A Polícia Federal monitora e investiga uma estrutura de apoio logístico à Máfia dos Balcãs nos estados da Bahia e de São Paulo para o envio de cocaína à Europa por via marítima.
Uma operação deflagrada nesta quinta-feira (11) pela Superintendência da PF na Bahia representa mais um avanço nas investigações, que já duram quase três anos, contra um dos maiores grupos de tráfico internacional de drogas do mundo com atuação no Brasil.
Desde 2023, agentes federais realizam vigilância contínua sobre integrantes e parceiros do chamado Clã dos Balcãs na Bahia. Esse trabalho permitiu, ainda naquele ano, a apreensão de um veleiro carregado com 2,7 toneladas de cocaína nas proximidades de Cabo Verde, na costa oeste da África.
A apreensão revelou detalhes da complexa rota atlântica utilizada pelo tráfico internacional. Antes mesmo da ação, a PF já havia monitorado a chegada de líderes da organização ao Aeroporto de Salvador e encontros entre criminosos em um restaurante famoso da região.
Nesta quinta-feira, os principais alvos da operação batizada de “Balcãs” foram os apoiadores logísticos do grupo no Brasil, responsáveis por fornecer embarcações e ocultar a droga para transporte marítimo a partir dos portos de Salvador e Santos.
Segundo a investigação, os suspeitos são figuras já conhecidas das autoridades e haviam sido alvo de outra ação em 2025. A maioria possui antecedentes criminais por tráfico de drogas.
O objetivo da ação foi colher informações para ampliar a investigação e identificar lideranças europeias do esquema. A PF apura se o Clã dos Balcãs conta com o apoio de facções criminosas brasileiras reconhecidas pelo tráfico internacional, mas ainda não foi confirmada cooperação direta de nenhuma facção nacional com a máfia do Leste Europeu.
Segundo a PF, o Brasil funciona como um verdadeiro hub de exportação de entorpecentes para a Europa, consolidando-se como ponto estratégico do crime organizado para o envio de drogas ao continente europeu.
O transporte por vias marítimas é preferido pelos criminosos devido à alta capacidade de carga e ao menor risco de detecção em comparação com o transporte aéreo. O Porto de Santos, por exemplo, é um dos principais canais de escoamento.
Investigações apontam que intermediários no Brasil organizam as remessas, adquiridas em países como Bolívia, Paraguai, Peru e Colômbia, para o exterior.
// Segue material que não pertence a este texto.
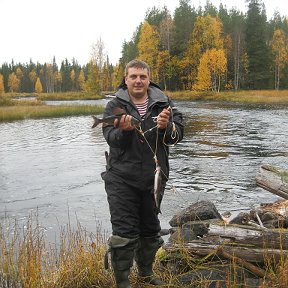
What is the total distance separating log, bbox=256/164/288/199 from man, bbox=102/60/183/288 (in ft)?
10.3

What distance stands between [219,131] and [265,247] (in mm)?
19590

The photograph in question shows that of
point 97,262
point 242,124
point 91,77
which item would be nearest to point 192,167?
point 97,262

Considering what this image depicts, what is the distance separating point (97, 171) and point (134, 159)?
10370 millimetres

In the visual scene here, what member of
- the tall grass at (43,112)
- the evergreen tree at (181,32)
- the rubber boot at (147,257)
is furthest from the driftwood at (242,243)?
the evergreen tree at (181,32)

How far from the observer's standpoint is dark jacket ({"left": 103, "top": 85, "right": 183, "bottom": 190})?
13.3ft

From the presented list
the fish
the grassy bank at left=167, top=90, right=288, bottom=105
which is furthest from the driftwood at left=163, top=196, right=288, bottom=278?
the grassy bank at left=167, top=90, right=288, bottom=105

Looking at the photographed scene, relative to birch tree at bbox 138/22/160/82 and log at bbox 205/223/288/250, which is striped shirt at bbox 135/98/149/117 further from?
birch tree at bbox 138/22/160/82

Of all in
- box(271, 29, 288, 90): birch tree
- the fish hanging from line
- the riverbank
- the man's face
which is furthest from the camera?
box(271, 29, 288, 90): birch tree

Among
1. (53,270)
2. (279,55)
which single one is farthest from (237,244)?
(279,55)

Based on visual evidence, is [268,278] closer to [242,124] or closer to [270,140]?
[270,140]

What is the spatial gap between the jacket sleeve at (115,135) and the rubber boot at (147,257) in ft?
3.61

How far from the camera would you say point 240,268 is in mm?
4324

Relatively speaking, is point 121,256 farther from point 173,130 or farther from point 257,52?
point 257,52

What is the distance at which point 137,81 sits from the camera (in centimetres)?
412
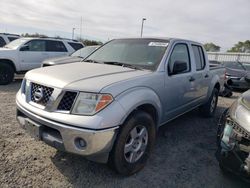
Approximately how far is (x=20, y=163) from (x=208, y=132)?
3.58 m

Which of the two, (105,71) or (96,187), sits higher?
(105,71)

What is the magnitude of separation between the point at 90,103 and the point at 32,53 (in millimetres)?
7976

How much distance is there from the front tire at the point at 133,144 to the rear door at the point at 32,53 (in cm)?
755

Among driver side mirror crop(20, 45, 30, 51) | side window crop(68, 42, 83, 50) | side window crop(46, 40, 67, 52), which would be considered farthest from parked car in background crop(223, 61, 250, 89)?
driver side mirror crop(20, 45, 30, 51)

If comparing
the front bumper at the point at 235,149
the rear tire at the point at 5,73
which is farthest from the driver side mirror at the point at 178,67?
the rear tire at the point at 5,73

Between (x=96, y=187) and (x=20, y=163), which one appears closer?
(x=96, y=187)

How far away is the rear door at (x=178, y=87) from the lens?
12.3 feet

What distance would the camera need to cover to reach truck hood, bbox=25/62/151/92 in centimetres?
270

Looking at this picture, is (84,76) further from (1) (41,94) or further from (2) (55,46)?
(2) (55,46)

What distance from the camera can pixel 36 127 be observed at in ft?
9.26

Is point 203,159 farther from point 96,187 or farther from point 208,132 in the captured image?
point 96,187

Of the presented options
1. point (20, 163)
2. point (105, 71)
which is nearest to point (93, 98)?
point (105, 71)

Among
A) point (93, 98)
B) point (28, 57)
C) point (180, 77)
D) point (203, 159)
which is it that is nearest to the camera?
point (93, 98)

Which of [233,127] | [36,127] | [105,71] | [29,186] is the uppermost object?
[105,71]
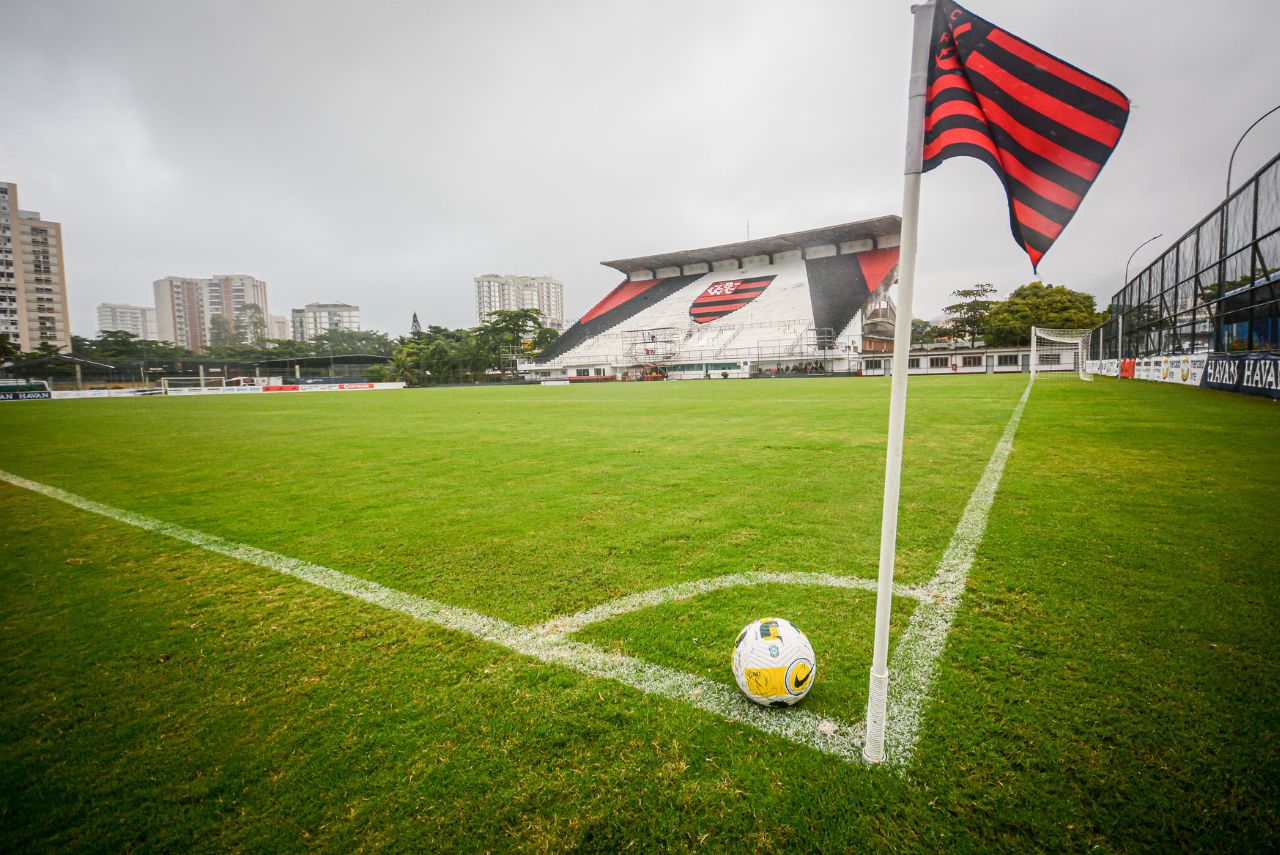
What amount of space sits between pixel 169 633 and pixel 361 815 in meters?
1.85

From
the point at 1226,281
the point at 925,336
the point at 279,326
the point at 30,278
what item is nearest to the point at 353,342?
the point at 30,278

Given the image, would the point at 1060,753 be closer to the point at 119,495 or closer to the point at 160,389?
the point at 119,495

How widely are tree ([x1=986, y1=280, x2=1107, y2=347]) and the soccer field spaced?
57.2 m

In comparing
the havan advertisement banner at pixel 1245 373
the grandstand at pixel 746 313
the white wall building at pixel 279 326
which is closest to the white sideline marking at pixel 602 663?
the havan advertisement banner at pixel 1245 373

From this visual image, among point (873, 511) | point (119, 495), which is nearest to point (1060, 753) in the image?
point (873, 511)

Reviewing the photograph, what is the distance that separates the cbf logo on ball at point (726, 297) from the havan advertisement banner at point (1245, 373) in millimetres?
44677

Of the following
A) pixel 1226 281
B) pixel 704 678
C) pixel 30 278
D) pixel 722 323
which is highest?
pixel 30 278

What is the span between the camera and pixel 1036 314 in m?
53.3

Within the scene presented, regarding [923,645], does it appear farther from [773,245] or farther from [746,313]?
[773,245]

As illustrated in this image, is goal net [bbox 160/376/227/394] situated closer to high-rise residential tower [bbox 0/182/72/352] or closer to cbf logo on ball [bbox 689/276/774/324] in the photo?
high-rise residential tower [bbox 0/182/72/352]

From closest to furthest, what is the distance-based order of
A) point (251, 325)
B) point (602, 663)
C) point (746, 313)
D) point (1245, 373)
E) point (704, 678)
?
1. point (704, 678)
2. point (602, 663)
3. point (1245, 373)
4. point (746, 313)
5. point (251, 325)

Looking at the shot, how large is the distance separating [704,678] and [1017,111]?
2443mm

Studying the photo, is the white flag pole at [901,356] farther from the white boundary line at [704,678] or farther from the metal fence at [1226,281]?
the metal fence at [1226,281]

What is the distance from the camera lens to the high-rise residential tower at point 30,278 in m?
74.9
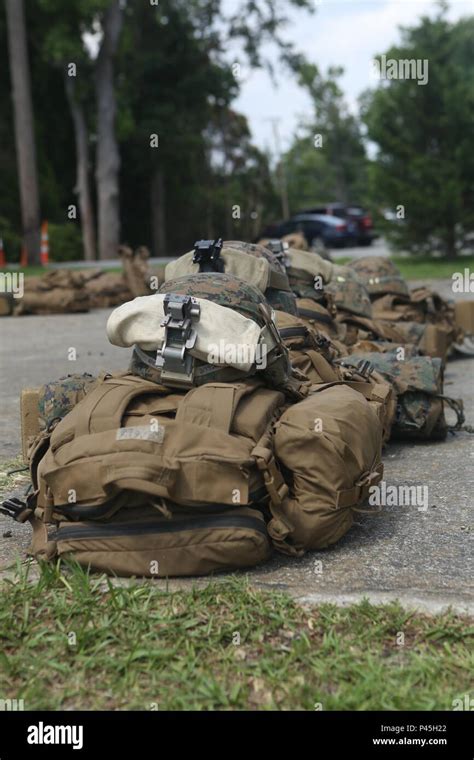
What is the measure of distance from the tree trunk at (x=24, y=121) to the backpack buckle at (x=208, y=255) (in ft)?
53.2

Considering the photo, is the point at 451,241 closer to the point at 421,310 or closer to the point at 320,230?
the point at 320,230

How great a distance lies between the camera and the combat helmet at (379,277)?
7.81m

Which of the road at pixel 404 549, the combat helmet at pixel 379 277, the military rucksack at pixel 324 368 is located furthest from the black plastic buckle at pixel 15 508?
the combat helmet at pixel 379 277

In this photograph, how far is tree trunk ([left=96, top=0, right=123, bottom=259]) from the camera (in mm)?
22906

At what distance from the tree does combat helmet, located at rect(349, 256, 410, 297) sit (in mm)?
11038

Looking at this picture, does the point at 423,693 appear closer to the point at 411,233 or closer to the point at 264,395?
the point at 264,395

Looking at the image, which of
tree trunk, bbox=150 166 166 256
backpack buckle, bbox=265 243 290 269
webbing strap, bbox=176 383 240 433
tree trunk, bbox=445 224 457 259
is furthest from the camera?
tree trunk, bbox=150 166 166 256

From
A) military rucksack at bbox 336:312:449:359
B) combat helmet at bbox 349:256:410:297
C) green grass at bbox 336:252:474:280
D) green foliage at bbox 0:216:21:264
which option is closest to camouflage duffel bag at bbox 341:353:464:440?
military rucksack at bbox 336:312:449:359

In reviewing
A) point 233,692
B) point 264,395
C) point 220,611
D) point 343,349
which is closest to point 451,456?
point 343,349

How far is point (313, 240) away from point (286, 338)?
23.4 metres

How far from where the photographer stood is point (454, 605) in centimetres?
289

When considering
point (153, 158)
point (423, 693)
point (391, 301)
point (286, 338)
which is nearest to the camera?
point (423, 693)

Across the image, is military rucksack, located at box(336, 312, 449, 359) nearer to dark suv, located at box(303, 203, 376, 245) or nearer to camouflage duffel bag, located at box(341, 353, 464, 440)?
camouflage duffel bag, located at box(341, 353, 464, 440)

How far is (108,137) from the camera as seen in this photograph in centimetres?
2355
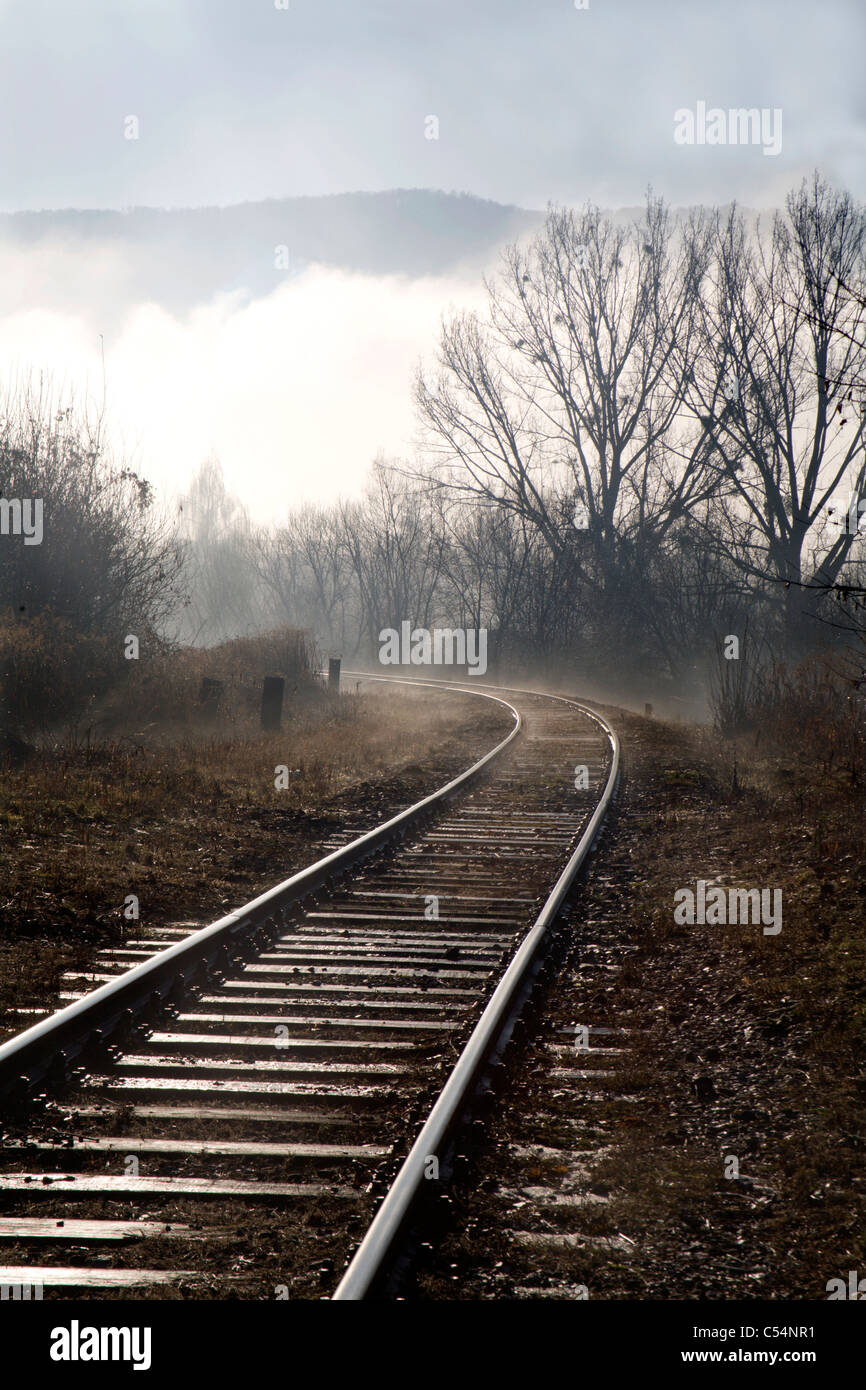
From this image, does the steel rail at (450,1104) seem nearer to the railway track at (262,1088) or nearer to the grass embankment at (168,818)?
the railway track at (262,1088)

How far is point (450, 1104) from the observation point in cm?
370

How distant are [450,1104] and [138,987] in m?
1.93

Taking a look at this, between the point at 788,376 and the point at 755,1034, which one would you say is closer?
the point at 755,1034

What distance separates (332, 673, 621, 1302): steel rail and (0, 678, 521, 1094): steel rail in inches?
63.8

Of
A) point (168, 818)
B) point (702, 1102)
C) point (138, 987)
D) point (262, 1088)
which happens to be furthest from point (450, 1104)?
point (168, 818)

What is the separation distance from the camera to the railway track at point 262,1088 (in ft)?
9.68

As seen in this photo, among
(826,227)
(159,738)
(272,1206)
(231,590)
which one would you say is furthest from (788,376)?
(231,590)

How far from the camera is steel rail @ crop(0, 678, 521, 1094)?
407 cm

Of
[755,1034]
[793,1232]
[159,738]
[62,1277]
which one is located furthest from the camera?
[159,738]

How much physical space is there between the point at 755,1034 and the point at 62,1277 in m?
3.29

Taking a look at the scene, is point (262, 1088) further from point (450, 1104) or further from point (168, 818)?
point (168, 818)

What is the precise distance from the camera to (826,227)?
25.2 m

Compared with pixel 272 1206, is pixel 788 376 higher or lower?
higher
Apreensões recentes da Receita Federal e da PF indicam aumento expressivo no fluxo de drogas pelo litoral brasileiro.
Cidades da Baixada Santista, em São Paulo, estão entre as mais exploradas por organizações criminosas para o embarque de substâncias ilícitas camufladas em contêineres.
Na Operação “Balcãs”, agentes da PF na Bahia cumpriram 12 mandados de busca e apreensão. O principal alvo, a Máfia dos Balcãs, é investigada por tráfico internacional de drogas e lavagem de dinheiro, utilizando barcos pequenos, veleiros, narcolanchas e narcossubmarinos para enviar droga do Brasil ao exterior.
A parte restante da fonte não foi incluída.